As a practicing, dedicated breeder of the Basenji, I feel obligated to secure its integrity through preservation, not simply in number, but in quality. I measure quality in the following ways:

  1. In today's society the Basenji can be a marvelous companion. This sturdy breed can tolerate a variety of environments from city to country, apartment to acreage in the company of Man. The temperament of this breed must not only be predictable and acceptable to society, but pleasurable to be in the company of not only with their owners, but members of the general public.
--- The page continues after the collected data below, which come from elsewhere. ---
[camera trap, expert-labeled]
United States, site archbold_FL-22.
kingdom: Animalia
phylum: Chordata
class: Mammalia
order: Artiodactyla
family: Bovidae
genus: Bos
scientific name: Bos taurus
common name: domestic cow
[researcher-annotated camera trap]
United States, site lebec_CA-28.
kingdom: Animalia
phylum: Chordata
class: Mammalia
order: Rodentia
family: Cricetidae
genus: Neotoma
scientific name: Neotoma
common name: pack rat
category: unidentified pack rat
  2. Breeding with intent to The Standard, as written by the Basenji Club of America and approved by the American Kennel Club. "The Standard" is, in essence, an abstract essay describing in detail a "perfect" Basenji. The Standard is the guideline that all approved judges at AKC licensed dog shows use as their criteria in judging dogs and pointing them towards their championship title. After all, form follows function. This includes the breed's "fancy points" that distinguish it phenotypically from all other breeds.
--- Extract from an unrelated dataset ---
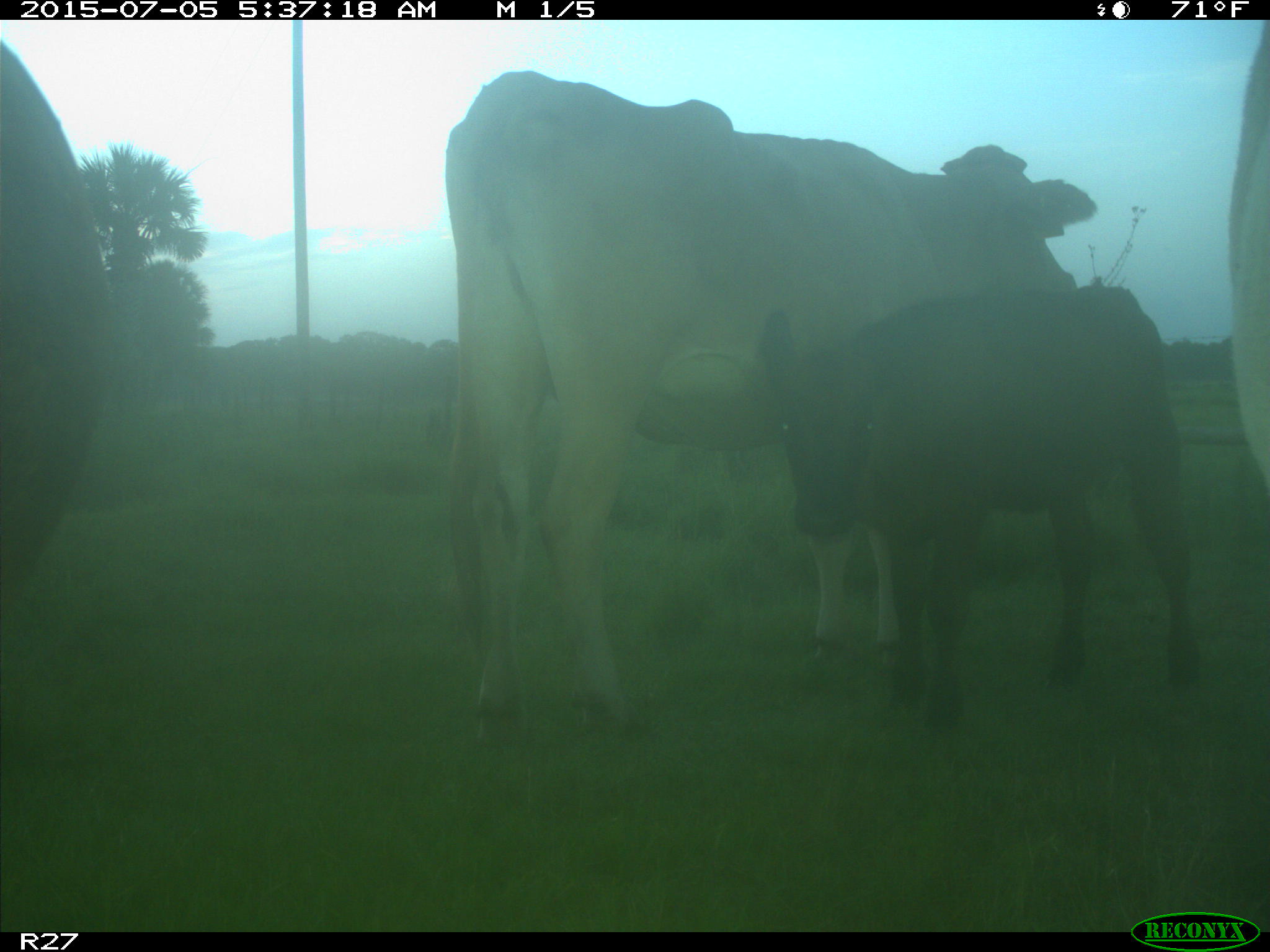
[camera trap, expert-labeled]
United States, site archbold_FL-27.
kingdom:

  3. Maintaining the breed's functionality as a keen hunter, utilizing both sight and scent. This concept embraces the effortless gait with true harmony of bone and muscle structure as well as the prey drive to chase game.
  4. Regular health testing of the Basenji is essential to track potential genetic or environmental disease. The Fancy is in need of generations of accurate health records for research efforts that are already in place. Every Basenji is an element of our international gene pool, whether or not s/he has been desexed. We must consider siblings, aunts, uncles, and the entire 3-axis pedigree in an effort to demystify some of the diseases that affect our breed. I have served as the Northwest representative on the Basenji Club of America's Health and Research Committee.
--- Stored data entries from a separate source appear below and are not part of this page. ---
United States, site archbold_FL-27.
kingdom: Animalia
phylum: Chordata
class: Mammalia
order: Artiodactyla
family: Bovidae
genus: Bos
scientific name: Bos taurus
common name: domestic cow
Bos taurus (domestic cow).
  5. I respect the intelligence of the Basenji, its cleverness, and survival skills. Through careful research of pedigrees, and challenging them through mental and physical activities I am confident that I am truly preserving them, not simply propagating them.
  6. Quality of care by owners is achieved through careful screening and education. One never ceases to learn. I have served on the Basenji Club of America's Judges Education Committee for over a decade. This committee trains aspiring AKC judges by offering educational seminars and symposiums nationwide on the Basenji.
  7. I believe in preserving the integrity of the title of "Champion." More specifically, I believe that a "show quality" Basenji can and should be able to earn his/her championship when handled by the owner of the dog regardless of the owner's experience in this sport. Numerous Taji Basenjis have been shown to spectacular Specialty Show wins - as well as to their championship titles - by their owners. I'm very proud to be able to consistently produce this level of quality in my litters, thus enabling more new people to enter this sport with success, year after year.
“Man humors the Basenji. The Basenji humors Man.”

My breeding program works in both the long term and the short term. I never execute a "throw away" breeding, or put a litter on the ground to fulfill pet orders. Each and every breeding I do has purpose and intent. Every puppy to me is important, whether or not I use it later in my breeding program or not. I live with as many as six adults full time. If someone can't get along freely with the others and run with the pack, they are placed in another loving home. My breeding program consists of over 30 candidates who (besides those that reside with me) live in loving homes on co-ownership terms. Each of my co-owned Basenjis are re-evaluated regularly, and continue as a candidate in the breeding program or else are spayed/neutered. There is not a Taji Basenji anywhere worldwide that is treated as "livestock" in a "kennel" environment. I believe that the connection with the family is key to developing a sincere relationship with the Basenji. Remember: The Basenji was never bred to "serve" Man; the Basenji in the wild does not "need" Man to survive at all. Man humors the Basenji. The Basenji humors Man.